ACADEMIA
Models suggest vaccination or culling best to prevent foot-and-mouth disease
- Written by: Writer
- Category: ACADEMIA
Combining technology and animal health, a group of Kansas State University researchers is developing a more effective way to predict the spread of foot-and-mouth disease and the impact of preventative measures.
The researchers are finding that if a foot-and-mouth disease outbreak is not in the epidemic stage, preemptive vaccination is a minimally expensive way to halt the disease's spread across a network of animals. But if there's a high probability of infection, supercomputer models show that culling strategies are better.
"We are trying to do predictive as well as preventative modeling using a network-based approach," said Sohini Roy Chowdhury, a master's student in electrical engineering. "First we track how the infection is spreading in space and time. Then we try to mitigate that with certain strategies. The novel contribution of this project is that we considered networks in countries like Turkey, Iran and Thailand that don't have a highly built database."
Roy Chowdhury is working with Caterina Scoglio, associate professor of electrical and computer engineering, and William Hsu, associate professor of computing and information sciences. They presented the work in December 2009 at the Second International Conference on Infectious Diseases Dynamics in Athens, Greece.
The researchers used mathematical equations to predict how foot-and-mouth disease spreads over a network of infected herds. In the network, the nodes are places like stockyards and grazing lands where animals are held. They are connected in various ways, such as by animals' grazing movements and by how people and vehicles move among the herds. Hsu said the researchers' goal is to increase the accuracy of models that predict disease spread in these networks over space and time.
In the experiments, the researchers ran up to a week of predictive modeling on a real network and saw how well it matched data from the actual episode. Roy Chowdhury said they also used artificial intelligence-based modules to cross compare the model's accuracy.
The researchers also tested such mitigation strategies as vaccination, culling and isolation to see how they affected the network. In real-world outbreaks of foot-and-mouth disease, culling often is presumed to be the best strategy, but Scoglio said their research could shed more light on the effectiveness of this practice.
"It is the hope to properly contain a disease like foot-and-mouth disease that is so infectious while minimizing the economic losses," Scoglio said.

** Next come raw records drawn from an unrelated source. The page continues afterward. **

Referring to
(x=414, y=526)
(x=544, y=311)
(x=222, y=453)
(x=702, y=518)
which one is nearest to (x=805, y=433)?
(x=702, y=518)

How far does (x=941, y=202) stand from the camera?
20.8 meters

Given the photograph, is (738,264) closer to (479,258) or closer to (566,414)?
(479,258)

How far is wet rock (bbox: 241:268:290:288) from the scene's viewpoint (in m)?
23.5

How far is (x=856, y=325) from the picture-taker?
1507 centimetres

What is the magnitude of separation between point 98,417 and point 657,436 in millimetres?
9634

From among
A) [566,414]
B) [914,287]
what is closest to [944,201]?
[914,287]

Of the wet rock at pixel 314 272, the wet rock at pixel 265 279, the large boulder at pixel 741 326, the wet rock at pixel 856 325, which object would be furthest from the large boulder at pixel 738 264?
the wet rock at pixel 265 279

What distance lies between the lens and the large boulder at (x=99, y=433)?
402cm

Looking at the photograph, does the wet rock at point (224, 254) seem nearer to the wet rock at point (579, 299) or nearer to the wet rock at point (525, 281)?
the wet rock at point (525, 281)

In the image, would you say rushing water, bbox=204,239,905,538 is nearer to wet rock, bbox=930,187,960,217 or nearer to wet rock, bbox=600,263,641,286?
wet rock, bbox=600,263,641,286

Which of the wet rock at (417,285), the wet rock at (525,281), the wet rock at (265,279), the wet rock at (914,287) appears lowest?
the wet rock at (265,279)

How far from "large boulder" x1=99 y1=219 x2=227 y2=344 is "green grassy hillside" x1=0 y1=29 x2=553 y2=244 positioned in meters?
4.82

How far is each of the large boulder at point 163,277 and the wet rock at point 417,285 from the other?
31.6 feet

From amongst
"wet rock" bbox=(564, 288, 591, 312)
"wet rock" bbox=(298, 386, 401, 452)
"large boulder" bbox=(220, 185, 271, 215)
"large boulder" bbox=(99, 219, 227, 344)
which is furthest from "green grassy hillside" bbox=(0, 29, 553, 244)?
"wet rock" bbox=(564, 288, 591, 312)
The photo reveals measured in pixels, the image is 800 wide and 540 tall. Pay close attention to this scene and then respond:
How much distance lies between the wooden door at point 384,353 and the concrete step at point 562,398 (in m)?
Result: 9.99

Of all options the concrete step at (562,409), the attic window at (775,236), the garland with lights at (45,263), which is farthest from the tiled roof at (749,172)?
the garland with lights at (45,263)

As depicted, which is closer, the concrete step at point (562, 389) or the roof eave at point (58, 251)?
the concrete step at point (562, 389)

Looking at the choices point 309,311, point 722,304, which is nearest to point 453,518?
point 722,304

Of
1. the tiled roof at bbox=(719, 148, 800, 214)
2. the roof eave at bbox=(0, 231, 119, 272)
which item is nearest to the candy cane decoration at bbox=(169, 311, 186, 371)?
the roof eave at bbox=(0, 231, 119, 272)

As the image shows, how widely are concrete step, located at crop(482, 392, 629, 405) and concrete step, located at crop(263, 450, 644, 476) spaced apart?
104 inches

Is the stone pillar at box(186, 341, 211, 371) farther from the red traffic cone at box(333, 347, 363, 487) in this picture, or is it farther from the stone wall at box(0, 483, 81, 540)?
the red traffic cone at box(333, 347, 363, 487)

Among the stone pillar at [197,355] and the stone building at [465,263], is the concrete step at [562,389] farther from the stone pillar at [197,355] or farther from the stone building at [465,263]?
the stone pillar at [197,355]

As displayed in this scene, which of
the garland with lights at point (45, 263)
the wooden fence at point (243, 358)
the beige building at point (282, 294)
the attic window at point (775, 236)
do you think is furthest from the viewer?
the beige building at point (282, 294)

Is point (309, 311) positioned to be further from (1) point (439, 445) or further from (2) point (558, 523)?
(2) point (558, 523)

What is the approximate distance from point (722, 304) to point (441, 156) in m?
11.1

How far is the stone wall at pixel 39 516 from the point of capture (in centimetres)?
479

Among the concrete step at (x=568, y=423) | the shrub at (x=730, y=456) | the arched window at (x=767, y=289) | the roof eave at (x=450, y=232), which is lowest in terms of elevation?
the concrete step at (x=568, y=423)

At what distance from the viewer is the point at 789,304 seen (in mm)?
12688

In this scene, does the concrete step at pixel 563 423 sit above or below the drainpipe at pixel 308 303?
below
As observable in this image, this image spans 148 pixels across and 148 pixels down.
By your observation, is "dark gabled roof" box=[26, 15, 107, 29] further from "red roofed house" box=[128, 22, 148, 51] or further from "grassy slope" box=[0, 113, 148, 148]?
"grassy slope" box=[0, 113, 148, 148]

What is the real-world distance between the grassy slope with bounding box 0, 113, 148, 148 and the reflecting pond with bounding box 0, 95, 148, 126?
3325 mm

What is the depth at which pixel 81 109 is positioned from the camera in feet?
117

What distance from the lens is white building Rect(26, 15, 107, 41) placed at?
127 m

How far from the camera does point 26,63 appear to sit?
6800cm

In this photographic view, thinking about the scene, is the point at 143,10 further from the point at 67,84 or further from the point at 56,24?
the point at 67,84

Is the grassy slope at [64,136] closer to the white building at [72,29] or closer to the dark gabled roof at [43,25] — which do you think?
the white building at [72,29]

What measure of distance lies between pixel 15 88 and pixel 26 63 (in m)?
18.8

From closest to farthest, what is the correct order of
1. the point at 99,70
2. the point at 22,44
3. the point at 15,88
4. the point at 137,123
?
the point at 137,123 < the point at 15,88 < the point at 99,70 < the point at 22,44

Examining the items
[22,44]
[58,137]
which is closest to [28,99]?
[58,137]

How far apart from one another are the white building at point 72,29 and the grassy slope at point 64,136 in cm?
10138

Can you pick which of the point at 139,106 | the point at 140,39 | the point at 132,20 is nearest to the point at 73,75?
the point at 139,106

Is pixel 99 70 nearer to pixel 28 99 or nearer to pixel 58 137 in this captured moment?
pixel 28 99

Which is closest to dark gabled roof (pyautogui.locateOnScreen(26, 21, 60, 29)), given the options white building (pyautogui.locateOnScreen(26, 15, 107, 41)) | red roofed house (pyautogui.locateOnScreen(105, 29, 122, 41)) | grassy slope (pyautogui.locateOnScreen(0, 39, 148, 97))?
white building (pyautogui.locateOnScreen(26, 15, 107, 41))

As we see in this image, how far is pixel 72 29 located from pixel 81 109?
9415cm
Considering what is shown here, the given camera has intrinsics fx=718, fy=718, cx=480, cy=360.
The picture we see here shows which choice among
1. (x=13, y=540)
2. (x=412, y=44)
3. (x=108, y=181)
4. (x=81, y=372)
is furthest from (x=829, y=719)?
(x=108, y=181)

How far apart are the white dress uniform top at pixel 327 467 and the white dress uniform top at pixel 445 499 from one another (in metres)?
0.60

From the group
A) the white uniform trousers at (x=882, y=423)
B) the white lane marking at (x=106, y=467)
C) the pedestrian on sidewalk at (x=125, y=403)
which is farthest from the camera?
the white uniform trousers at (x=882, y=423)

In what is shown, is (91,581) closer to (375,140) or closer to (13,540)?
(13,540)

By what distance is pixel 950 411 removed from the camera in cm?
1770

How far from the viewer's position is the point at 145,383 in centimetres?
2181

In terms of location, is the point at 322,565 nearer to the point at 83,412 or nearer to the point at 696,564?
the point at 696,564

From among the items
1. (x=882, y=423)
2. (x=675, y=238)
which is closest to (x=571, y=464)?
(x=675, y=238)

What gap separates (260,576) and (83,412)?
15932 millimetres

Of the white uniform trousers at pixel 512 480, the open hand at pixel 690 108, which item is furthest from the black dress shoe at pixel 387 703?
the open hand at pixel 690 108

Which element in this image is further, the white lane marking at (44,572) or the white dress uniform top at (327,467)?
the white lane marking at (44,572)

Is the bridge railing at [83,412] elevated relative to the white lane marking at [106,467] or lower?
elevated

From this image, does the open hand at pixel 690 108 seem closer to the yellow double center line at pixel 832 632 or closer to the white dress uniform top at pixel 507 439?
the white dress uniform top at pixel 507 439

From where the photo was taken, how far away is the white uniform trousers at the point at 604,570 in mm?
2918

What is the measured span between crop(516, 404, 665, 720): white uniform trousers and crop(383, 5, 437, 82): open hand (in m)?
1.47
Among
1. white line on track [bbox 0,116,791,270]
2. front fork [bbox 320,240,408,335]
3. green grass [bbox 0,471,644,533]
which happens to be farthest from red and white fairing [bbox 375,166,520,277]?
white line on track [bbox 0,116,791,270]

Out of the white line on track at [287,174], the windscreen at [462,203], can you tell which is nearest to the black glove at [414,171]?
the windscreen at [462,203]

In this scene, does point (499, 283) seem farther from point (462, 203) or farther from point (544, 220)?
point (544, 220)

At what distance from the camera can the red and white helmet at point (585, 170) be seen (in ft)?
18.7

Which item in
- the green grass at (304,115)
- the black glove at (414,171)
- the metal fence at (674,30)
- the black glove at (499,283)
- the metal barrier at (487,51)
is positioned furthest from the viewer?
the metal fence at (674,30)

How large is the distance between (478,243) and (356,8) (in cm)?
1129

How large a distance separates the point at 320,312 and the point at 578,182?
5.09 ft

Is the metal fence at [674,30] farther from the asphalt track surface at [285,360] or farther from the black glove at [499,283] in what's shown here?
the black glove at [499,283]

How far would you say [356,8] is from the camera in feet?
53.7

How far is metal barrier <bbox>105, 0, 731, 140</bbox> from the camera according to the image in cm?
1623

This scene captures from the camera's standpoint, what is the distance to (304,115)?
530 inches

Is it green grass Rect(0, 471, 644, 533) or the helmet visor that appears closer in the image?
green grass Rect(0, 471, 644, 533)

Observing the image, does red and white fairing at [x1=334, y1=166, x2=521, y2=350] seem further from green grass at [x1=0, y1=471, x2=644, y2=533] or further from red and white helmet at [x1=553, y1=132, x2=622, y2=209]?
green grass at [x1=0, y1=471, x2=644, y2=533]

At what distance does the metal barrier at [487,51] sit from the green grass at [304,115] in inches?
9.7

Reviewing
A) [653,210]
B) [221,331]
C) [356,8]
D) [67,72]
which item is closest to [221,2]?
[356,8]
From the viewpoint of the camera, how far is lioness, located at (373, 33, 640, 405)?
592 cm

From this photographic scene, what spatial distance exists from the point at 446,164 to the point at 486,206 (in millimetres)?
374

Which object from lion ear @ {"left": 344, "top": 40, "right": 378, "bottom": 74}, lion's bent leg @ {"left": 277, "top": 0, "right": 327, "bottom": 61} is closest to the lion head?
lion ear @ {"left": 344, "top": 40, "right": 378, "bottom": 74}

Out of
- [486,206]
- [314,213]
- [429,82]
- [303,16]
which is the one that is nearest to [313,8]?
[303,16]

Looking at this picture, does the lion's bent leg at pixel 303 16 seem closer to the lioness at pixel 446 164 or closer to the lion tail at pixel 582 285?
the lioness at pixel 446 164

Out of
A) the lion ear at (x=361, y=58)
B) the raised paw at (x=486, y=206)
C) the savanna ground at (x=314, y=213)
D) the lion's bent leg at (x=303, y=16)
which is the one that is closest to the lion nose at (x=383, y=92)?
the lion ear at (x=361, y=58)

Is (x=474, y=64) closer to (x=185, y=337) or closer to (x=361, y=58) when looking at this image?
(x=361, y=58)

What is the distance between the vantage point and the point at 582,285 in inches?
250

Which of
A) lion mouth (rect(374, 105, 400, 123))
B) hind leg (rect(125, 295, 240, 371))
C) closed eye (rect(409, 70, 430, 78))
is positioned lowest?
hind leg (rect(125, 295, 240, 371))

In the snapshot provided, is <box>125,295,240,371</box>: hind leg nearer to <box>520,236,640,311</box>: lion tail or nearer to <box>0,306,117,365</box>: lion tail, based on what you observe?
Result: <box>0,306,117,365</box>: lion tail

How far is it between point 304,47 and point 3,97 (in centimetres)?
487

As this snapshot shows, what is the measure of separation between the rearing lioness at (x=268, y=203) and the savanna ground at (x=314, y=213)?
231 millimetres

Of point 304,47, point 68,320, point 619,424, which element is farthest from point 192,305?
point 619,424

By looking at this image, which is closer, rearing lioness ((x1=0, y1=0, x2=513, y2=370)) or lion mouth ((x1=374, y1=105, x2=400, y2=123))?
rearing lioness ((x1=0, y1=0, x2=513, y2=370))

Hsu said this study also could benefit relief workers sent to help contain foot-and-mouth disease. The K-State network models improve upon existing ones, he said, because they consider such factors as wind, animal grazing and human movements between regions, as well as the number of meat markets in an area.
Scoglio's research group has studied disease outbreaks using computer models of networks before, but this project is different in that it considers a specific disease, she said.
Hsu contributed his research in data mining, which seeks to scour news stories and other online public sources and extract information that could offer clues about disease outbreaks. For this project, Hsu's system crawled and analyzed Web articles from news agencies like the BBC and CNN, as well as such sources as disease control fact sheets from universities.
"Just as Google indexes sites based on authoritativeness and looks for hub sites, we also look to start our crawls of the Web from sites like the World Health Organization and the Centers for Disease Control and Prevention," Hsu said.
At the conference in Athens, Roy Chowdhury also presented a poster on preliminary work the group has done on H1N1 infections. Using temporal models, they generated predictions on when infections would peak and the rate at which they would drop off after that peak. Roy Chowdhury used data from the Centers for Disease Control and Prevention. The group plans to extend this analysis of the H1N1 epidemic using network-based models.